§ **AIM OF THE TASK**: Reproduce, word for word, the items between the line containing "What is the measurement" and the line containing "124 centimetres", inclusive. Leave the pictures out of your answer.

§ **INPUT DATA**:
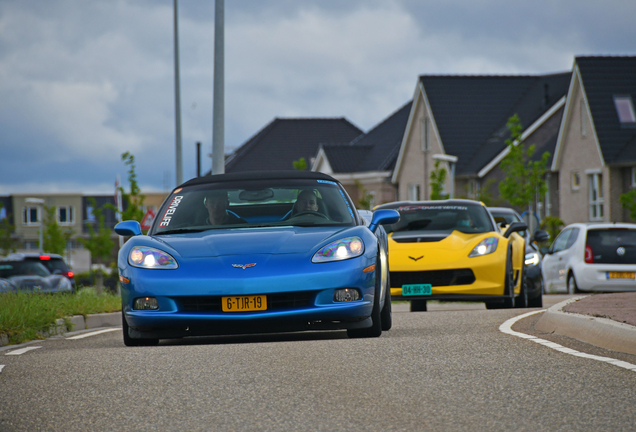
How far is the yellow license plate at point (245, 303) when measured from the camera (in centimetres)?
780

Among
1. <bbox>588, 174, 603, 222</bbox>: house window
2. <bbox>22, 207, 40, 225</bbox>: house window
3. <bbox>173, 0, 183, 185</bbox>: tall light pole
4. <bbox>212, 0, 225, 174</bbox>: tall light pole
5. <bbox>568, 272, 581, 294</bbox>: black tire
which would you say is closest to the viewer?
<bbox>212, 0, 225, 174</bbox>: tall light pole

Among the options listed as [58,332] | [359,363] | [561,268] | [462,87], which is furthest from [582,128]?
[359,363]

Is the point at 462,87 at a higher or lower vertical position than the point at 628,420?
higher

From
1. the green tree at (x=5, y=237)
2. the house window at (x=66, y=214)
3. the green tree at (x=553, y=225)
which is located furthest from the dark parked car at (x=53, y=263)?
the house window at (x=66, y=214)

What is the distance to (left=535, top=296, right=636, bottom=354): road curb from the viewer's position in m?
8.76

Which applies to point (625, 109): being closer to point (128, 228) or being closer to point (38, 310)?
point (38, 310)

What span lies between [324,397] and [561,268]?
1668 cm

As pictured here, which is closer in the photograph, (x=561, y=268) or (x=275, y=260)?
(x=275, y=260)

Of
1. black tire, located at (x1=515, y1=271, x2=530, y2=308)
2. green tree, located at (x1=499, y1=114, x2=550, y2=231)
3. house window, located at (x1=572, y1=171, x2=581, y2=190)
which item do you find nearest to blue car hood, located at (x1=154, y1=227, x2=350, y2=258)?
black tire, located at (x1=515, y1=271, x2=530, y2=308)

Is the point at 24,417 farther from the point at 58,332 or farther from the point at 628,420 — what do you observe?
the point at 58,332

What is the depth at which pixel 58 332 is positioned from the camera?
13367mm

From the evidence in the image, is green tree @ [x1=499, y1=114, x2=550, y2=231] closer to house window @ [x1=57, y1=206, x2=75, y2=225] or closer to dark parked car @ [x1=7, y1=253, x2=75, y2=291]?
dark parked car @ [x1=7, y1=253, x2=75, y2=291]

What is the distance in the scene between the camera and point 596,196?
42.1 metres

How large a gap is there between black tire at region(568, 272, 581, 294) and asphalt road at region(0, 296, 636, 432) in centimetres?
1195
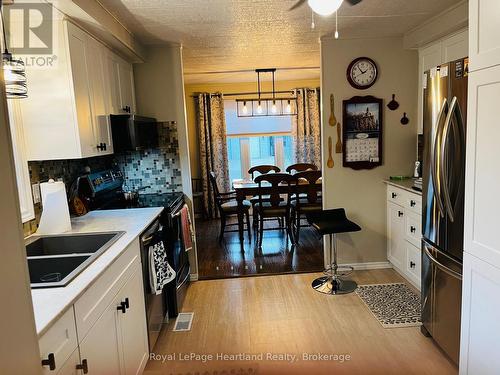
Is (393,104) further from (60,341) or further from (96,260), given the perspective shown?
(60,341)

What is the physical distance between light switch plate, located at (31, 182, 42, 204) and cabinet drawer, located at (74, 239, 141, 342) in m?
0.72

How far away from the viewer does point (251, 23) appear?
2924mm

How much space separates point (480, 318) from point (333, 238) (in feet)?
5.68

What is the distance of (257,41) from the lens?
350 cm

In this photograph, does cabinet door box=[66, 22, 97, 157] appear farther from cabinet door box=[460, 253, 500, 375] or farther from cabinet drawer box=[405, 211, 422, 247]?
cabinet drawer box=[405, 211, 422, 247]

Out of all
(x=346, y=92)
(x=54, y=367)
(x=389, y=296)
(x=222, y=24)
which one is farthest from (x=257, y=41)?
(x=54, y=367)

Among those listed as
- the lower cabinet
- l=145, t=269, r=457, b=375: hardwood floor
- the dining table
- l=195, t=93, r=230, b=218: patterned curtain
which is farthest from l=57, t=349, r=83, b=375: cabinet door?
l=195, t=93, r=230, b=218: patterned curtain

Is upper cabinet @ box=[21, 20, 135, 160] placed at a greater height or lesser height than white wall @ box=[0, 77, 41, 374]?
greater

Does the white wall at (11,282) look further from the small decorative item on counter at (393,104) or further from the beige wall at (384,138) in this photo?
the small decorative item on counter at (393,104)

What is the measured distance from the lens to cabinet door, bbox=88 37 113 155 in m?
2.57

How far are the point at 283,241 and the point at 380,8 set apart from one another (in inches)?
120

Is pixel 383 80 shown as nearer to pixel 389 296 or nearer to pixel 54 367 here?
pixel 389 296

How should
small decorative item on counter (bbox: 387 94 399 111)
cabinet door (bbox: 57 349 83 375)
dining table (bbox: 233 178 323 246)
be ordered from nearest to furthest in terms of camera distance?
cabinet door (bbox: 57 349 83 375) < small decorative item on counter (bbox: 387 94 399 111) < dining table (bbox: 233 178 323 246)

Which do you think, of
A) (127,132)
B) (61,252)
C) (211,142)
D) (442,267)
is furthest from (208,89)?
(442,267)
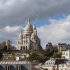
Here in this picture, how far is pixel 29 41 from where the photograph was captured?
474 ft

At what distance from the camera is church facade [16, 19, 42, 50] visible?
143m

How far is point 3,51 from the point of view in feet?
427

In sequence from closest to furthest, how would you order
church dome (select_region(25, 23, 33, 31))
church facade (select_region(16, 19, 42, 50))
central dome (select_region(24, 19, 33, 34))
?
church facade (select_region(16, 19, 42, 50)) < central dome (select_region(24, 19, 33, 34)) < church dome (select_region(25, 23, 33, 31))

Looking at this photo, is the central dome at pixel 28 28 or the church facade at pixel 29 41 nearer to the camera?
the church facade at pixel 29 41

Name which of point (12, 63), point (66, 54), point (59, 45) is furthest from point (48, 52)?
point (12, 63)

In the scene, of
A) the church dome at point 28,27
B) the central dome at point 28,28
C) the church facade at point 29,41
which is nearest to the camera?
the church facade at point 29,41

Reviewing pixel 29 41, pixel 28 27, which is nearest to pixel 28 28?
pixel 28 27

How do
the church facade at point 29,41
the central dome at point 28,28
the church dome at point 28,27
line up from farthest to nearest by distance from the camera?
the church dome at point 28,27
the central dome at point 28,28
the church facade at point 29,41

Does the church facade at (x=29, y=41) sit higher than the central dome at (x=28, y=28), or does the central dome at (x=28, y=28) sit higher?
the central dome at (x=28, y=28)

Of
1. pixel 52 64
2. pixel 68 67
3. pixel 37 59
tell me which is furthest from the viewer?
pixel 37 59

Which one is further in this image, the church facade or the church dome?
the church dome

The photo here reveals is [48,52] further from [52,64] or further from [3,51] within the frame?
[52,64]

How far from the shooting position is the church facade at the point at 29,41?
14338 cm

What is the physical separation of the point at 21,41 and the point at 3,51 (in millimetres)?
17067
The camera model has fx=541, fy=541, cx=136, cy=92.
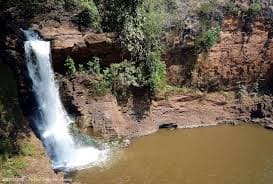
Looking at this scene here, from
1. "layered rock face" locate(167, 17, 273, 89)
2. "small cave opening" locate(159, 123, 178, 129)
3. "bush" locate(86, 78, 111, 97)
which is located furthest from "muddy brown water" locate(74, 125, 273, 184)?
"layered rock face" locate(167, 17, 273, 89)

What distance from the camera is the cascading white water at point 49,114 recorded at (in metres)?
15.7

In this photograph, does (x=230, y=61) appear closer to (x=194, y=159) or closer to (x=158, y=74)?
(x=158, y=74)

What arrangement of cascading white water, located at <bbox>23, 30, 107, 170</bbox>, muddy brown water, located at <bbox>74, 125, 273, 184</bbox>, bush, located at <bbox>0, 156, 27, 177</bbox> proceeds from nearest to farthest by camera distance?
bush, located at <bbox>0, 156, 27, 177</bbox>, muddy brown water, located at <bbox>74, 125, 273, 184</bbox>, cascading white water, located at <bbox>23, 30, 107, 170</bbox>

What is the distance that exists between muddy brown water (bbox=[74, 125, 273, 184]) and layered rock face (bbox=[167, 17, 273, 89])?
202cm

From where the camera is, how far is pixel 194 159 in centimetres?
1611

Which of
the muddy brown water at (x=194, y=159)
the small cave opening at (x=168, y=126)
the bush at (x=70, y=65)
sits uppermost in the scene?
the bush at (x=70, y=65)

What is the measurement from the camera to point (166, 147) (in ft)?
55.5

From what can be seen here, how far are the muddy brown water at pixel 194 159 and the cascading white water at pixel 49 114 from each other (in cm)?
97

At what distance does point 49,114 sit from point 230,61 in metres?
7.36

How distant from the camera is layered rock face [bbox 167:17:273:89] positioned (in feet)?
64.3

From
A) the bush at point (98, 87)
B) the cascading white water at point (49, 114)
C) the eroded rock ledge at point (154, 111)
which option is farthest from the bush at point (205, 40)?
the cascading white water at point (49, 114)

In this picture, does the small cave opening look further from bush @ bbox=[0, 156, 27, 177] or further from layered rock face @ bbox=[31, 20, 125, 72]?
bush @ bbox=[0, 156, 27, 177]

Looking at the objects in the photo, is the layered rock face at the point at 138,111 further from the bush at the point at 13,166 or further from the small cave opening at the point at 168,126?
the bush at the point at 13,166

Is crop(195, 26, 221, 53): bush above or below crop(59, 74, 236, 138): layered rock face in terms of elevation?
above
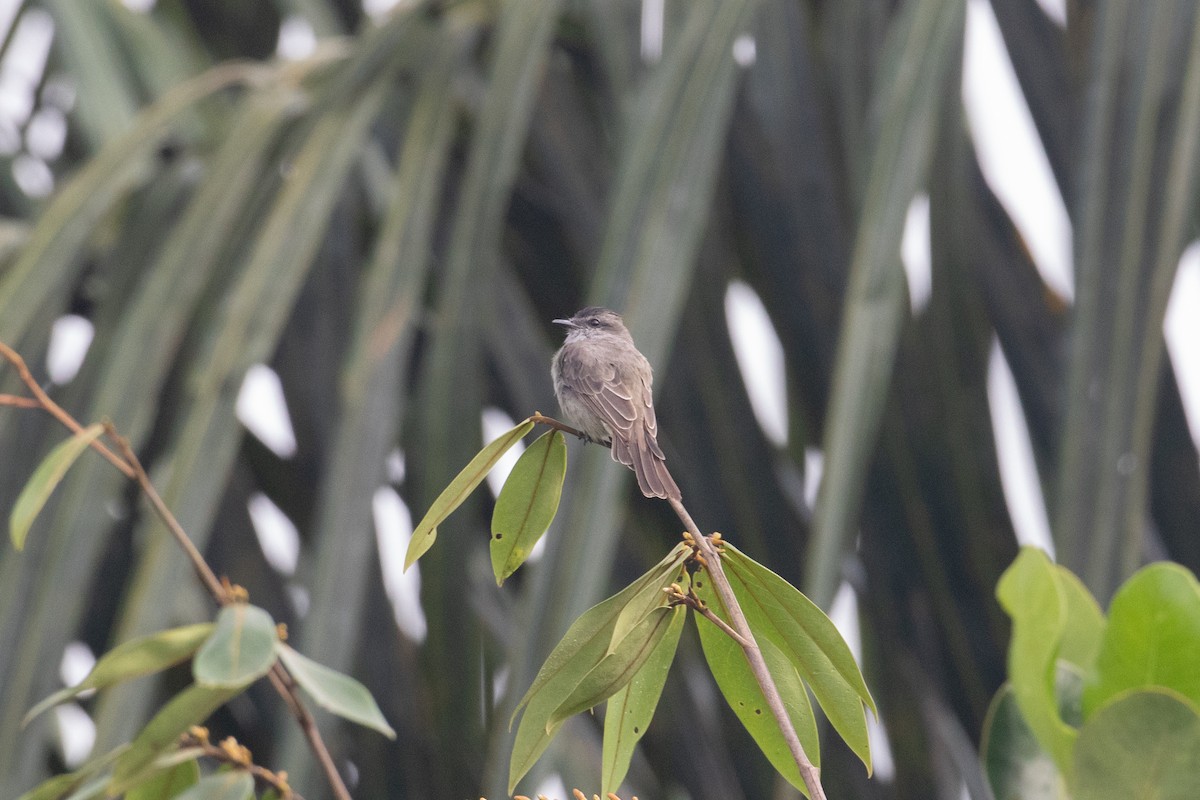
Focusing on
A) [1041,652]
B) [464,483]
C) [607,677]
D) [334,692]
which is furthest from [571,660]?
[1041,652]

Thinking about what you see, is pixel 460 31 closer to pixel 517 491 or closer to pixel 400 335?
pixel 400 335

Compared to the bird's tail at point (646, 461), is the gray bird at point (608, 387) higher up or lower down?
higher up

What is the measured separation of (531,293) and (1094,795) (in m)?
2.25

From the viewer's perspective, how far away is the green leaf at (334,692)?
124 centimetres

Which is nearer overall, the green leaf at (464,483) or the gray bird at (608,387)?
the green leaf at (464,483)

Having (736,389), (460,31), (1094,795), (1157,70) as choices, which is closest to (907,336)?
(736,389)

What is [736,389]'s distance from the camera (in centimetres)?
261

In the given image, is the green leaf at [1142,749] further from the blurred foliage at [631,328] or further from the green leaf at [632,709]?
the blurred foliage at [631,328]

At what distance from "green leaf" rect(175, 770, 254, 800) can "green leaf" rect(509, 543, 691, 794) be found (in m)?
0.22

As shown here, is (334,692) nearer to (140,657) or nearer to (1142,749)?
(140,657)

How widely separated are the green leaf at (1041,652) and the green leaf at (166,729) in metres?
0.68

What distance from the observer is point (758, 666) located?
0.97 metres

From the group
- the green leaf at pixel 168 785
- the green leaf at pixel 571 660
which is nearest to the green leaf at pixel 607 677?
the green leaf at pixel 571 660

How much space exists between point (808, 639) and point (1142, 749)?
277mm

§ **RESPONSE TO THIS TASK**:
What is the measurement from the camera to point (166, 147) (in ft)?
55.5

From what can be seen here, how far are the muddy brown water at pixel 194 159 and the cascading white water at pixel 49 114 from each other (in cm)?
97

At what distance does point 49,114 sit from point 230,61 in metres?
7.36

How distant from the camera is layered rock face [bbox 167:17:273:89] positioned (in feet)?
64.3

From
A) the bush at point (98, 87)
B) the cascading white water at point (49, 114)
C) the eroded rock ledge at point (154, 111)
which option is farthest from the bush at point (205, 40)?
the cascading white water at point (49, 114)

In this picture, does the small cave opening look further from bush @ bbox=[0, 156, 27, 177] or further from layered rock face @ bbox=[31, 20, 125, 72]?
bush @ bbox=[0, 156, 27, 177]

Looking at the objects in the photo, is the layered rock face at the point at 138,111 further from the bush at the point at 13,166 or further from the small cave opening at the point at 168,126?
the bush at the point at 13,166

Is crop(195, 26, 221, 53): bush above or below crop(59, 74, 236, 138): layered rock face in terms of elevation?
above
Focusing on
A) [1041,652]
B) [464,483]
C) [607,677]
D) [334,692]
which is furthest from [571,660]?
[1041,652]

Thinking about what you see, is pixel 460 31 closer to pixel 517 491 or closer to pixel 400 335?
pixel 400 335

Compared to the bird's tail at point (646, 461), is the gray bird at point (608, 387) higher up or lower down?
higher up

What is the measured separation of (531,293) and (1094,795) (in m)?
2.25

From the viewer's perspective, how far away is the green leaf at (334,692)?
124 centimetres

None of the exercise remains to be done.